*TASK OBJECTIVE*. Because the images are not wanted, restate every line below word for word without them.

(Captioned web image data)
-=-=-

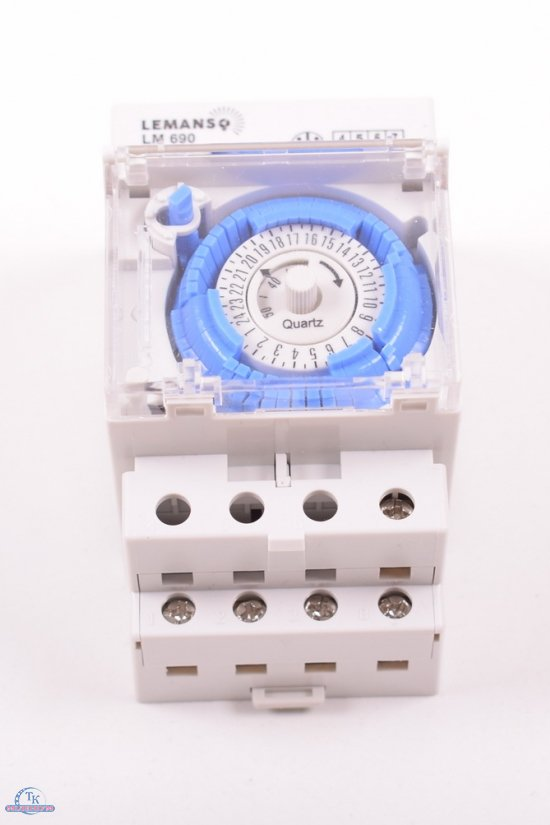 Таймер суточный электромеханический 16А (год гарантии) арт.LM690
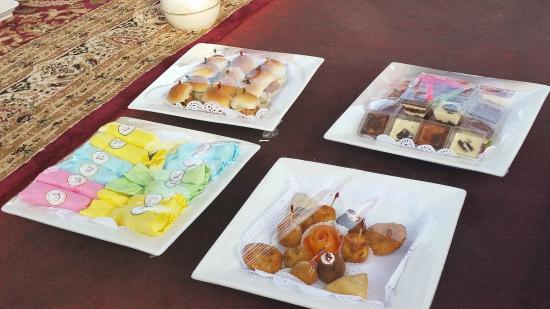 Abu Dhabi Pearl Journey: Yummy food and desserts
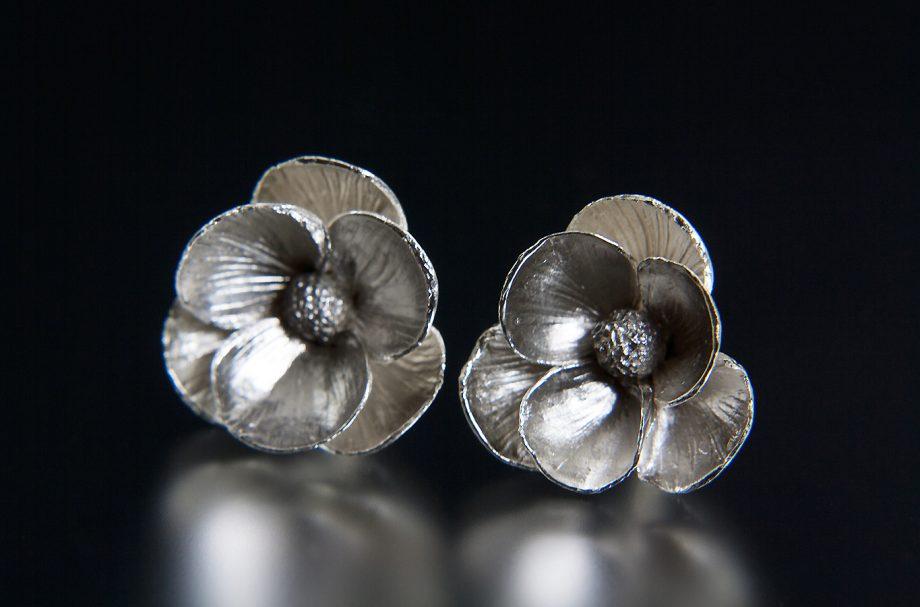 Poppy Earrings. Art Jewelry by Carol Salisbury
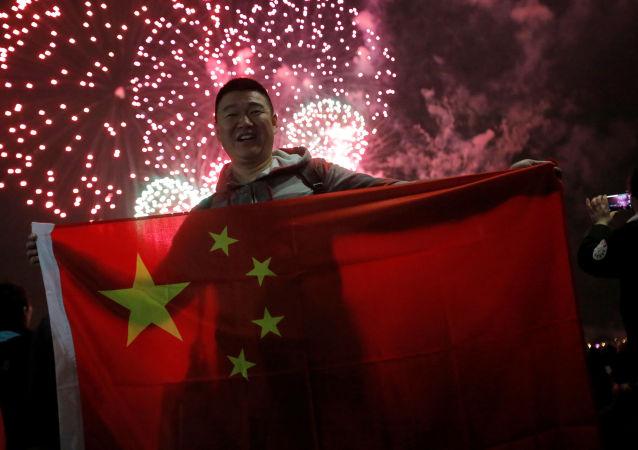 「十一假期」紅色旅遊迎來熱潮 中國遊客在各地唱響對祖國贊歌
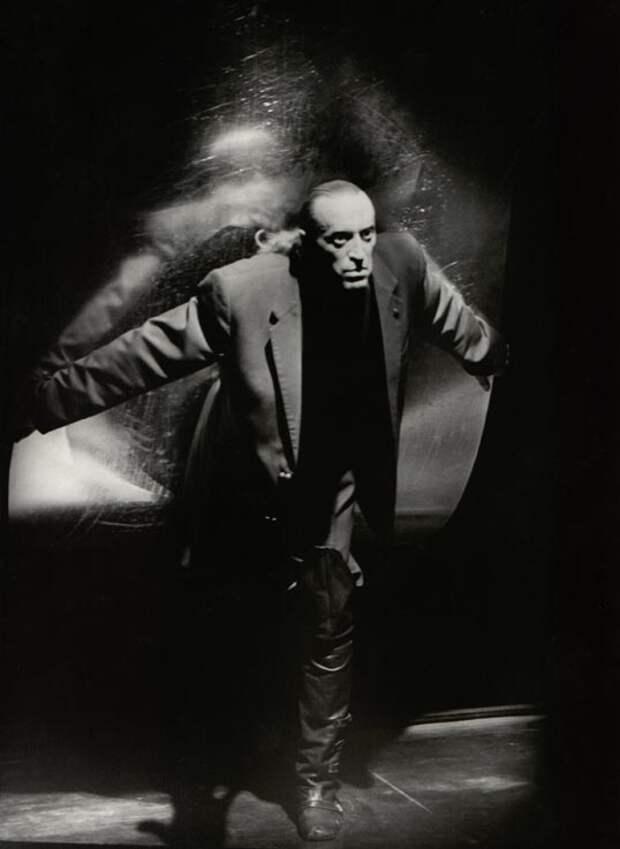 Виктор Авилов в образе Воланда.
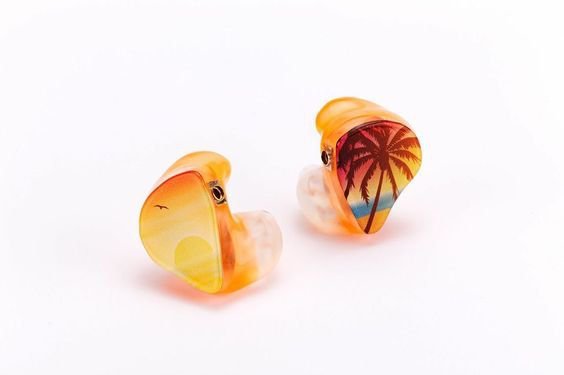 in ear mihi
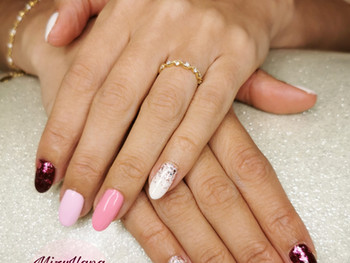Nail art en dégradé de rose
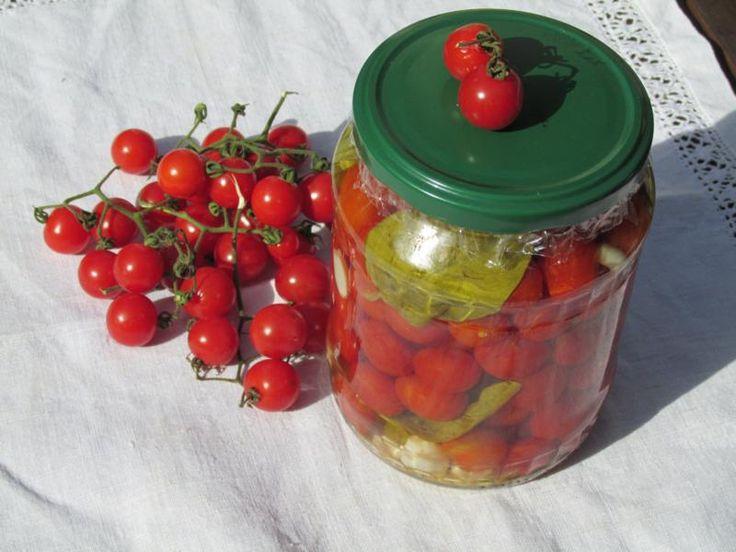 http://www.sokszinuvidek.hu/otthon/bazsalikomos,-fokhagymás-koktélparadicsom-télire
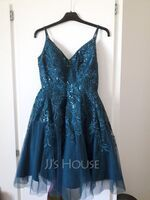 A-Line V-neck Short/Mini Tulle Homecoming Dress With Lace Sequins (022236547)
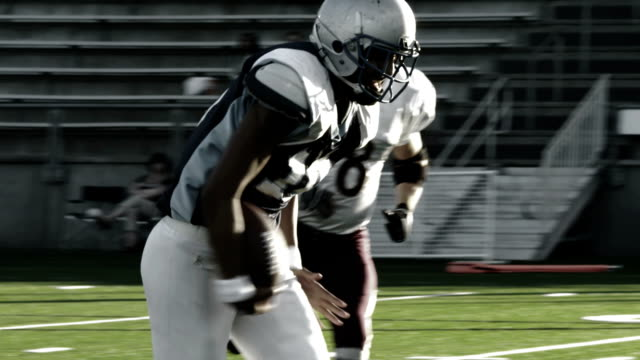 Running back sprints to the endzone video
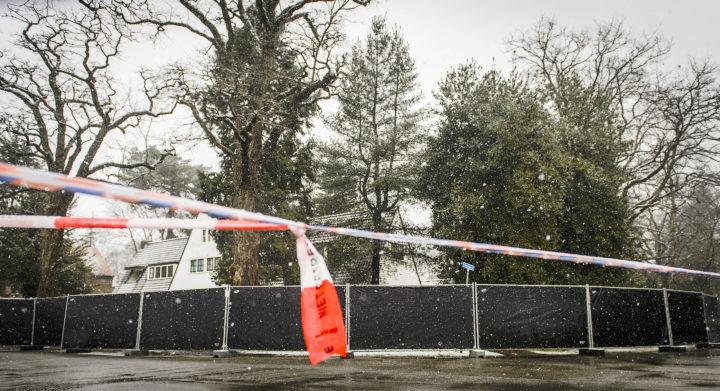 2016-03-04 15:43:49 BILTHOVEN - Politie bij de woning van zakenman Koen Everink aan de Hoflaan waar hij dood is aangetroffen. ANP REMKO DE WAAL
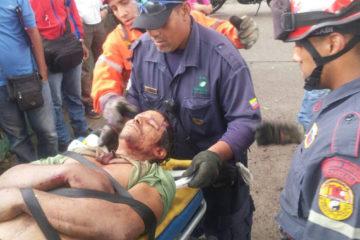 La víctima fue socorrida por bomberos y paramédicos de Protección Civil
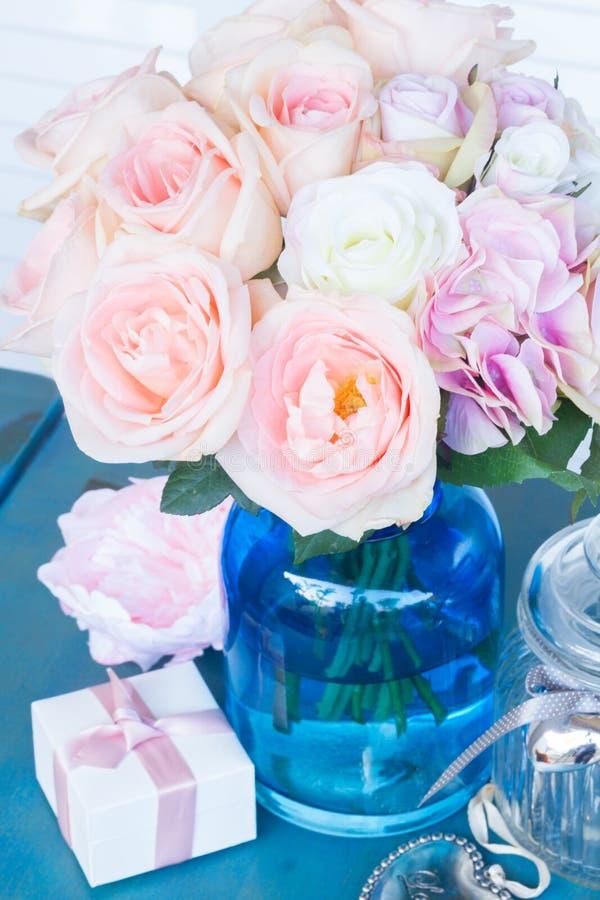 Coeur avec les roses roses photo stock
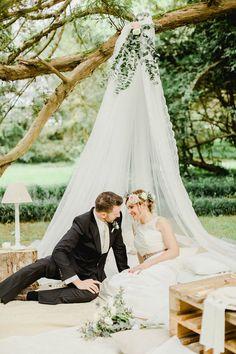 bohemian teepee for an outdoor wedding http://weddingwonderland.it/2016/06/matrimonio-da-sogno-in-giardino.html
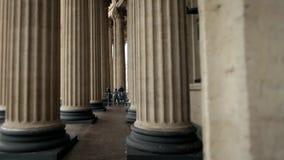 Colunas enormes do templo video estoque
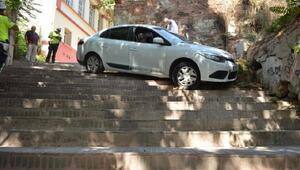 Tekirdağda dikkatsiz sürücü merdivenli yola girip kaza yaptı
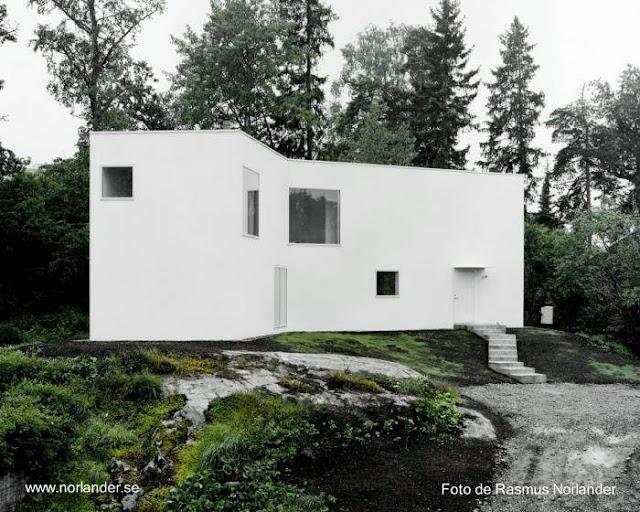 Casa residencial de dos plantas en Suecia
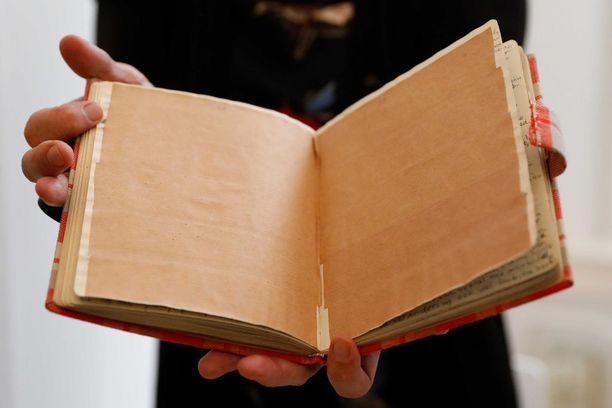 Ruskealla paperilla peitettyjen sivujen sisältö pysyi salaisuutena vuosikymmenien ajan.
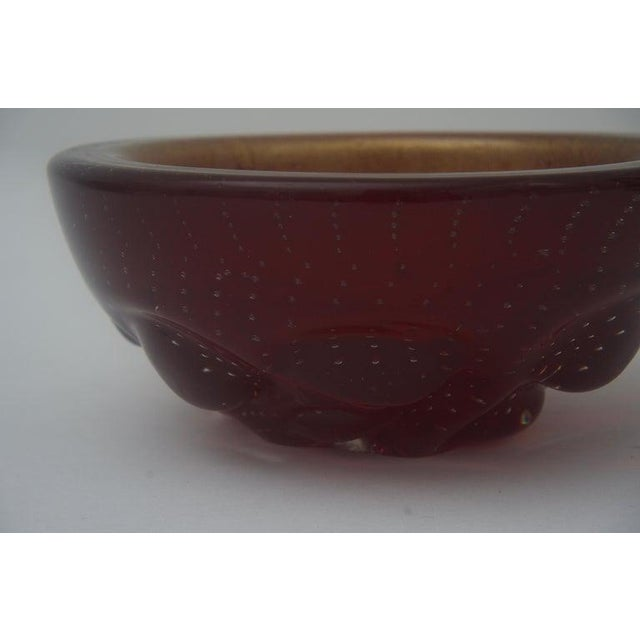 1960s Barovier Et Toso Glass Dish Bowl Gold Flecks Controlled Bubbles Deep Red For Sale - Image 5 of 7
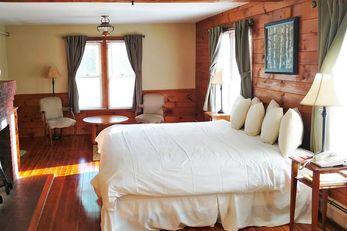 Woodbound Inn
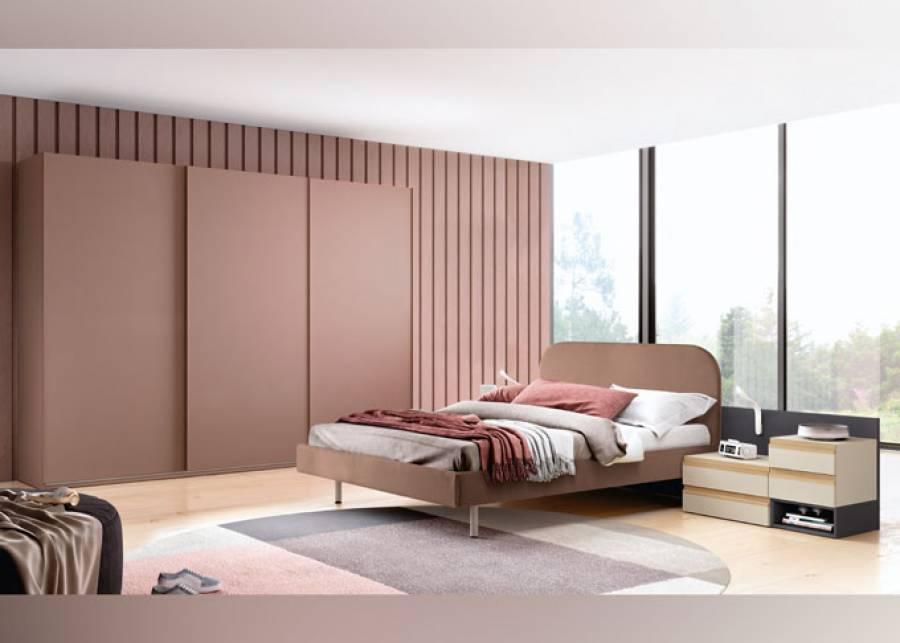 <p>Ambiente senior con cama Cotton tapizada desenfundable y mesillas con el singular u&ntilde;ero de madera. El amplio armario de puertas correderas, que se presenta con iluminaci&oacute;n interior, resulta un complemento genial.</p>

-=-=-

*FINISHED EXERCISE*.
 Таймер суточный электромеханический 16А (год гарантии) арт.LM690
 Abu Dhabi Pearl Journey: Yummy food and desserts
 Poppy Earrings. Art Jewelry by Carol Salisbury
 「十一假期」紅色旅遊迎來熱潮 中國遊客在各地唱響對祖國贊歌
 Виктор Авилов в образе Воланда.
 in ear mihi
Nail art en dégradé de rose
 http://www.sokszinuvidek.hu/otthon/bazsalikomos,-fokhagymás-koktélparadicsom-télire
 A-Line V-neck Short/Mini Tulle Homecoming Dress With Lace Sequins (022236547)
 Running back sprints to the endzone video
 2016-03-04 15:43:49 BILTHOVEN - Politie bij de woning van zakenman Koen Everink aan de Hoflaan waar hij dood is aangetroffen. ANP REMKO DE WAAL
 La víctima fue socorrida por bomberos y paramédicos de Protección Civil
 Coeur avec les roses roses photo stock
 bohemian teepee for an outdoor wedding http://weddingwonderland.it/2016/06/matrimonio-da-sogno-in-giardino.html
 Colunas enormes do templo video estoque
 Tekirdağda dikkatsiz sürücü merdivenli yola girip kaza yaptı
 Casa residencial de dos plantas en Suecia
 Ruskealla paperilla peitettyjen sivujen sisältö pysyi salaisuutena vuosikymmenien ajan.
 1960s Barovier Et Toso Glass Dish Bowl Gold Flecks Controlled Bubbles Deep Red For Sale - Image 5 of 7
 Woodbound Inn
 <p>Ambiente senior con cama Cotton tapizada desenfundable y mesillas con el singular u&ntilde;ero de madera. El amplio armario de puertas correderas, que se presenta con iluminaci&oacute;n interior, resulta un complemento genial.</p>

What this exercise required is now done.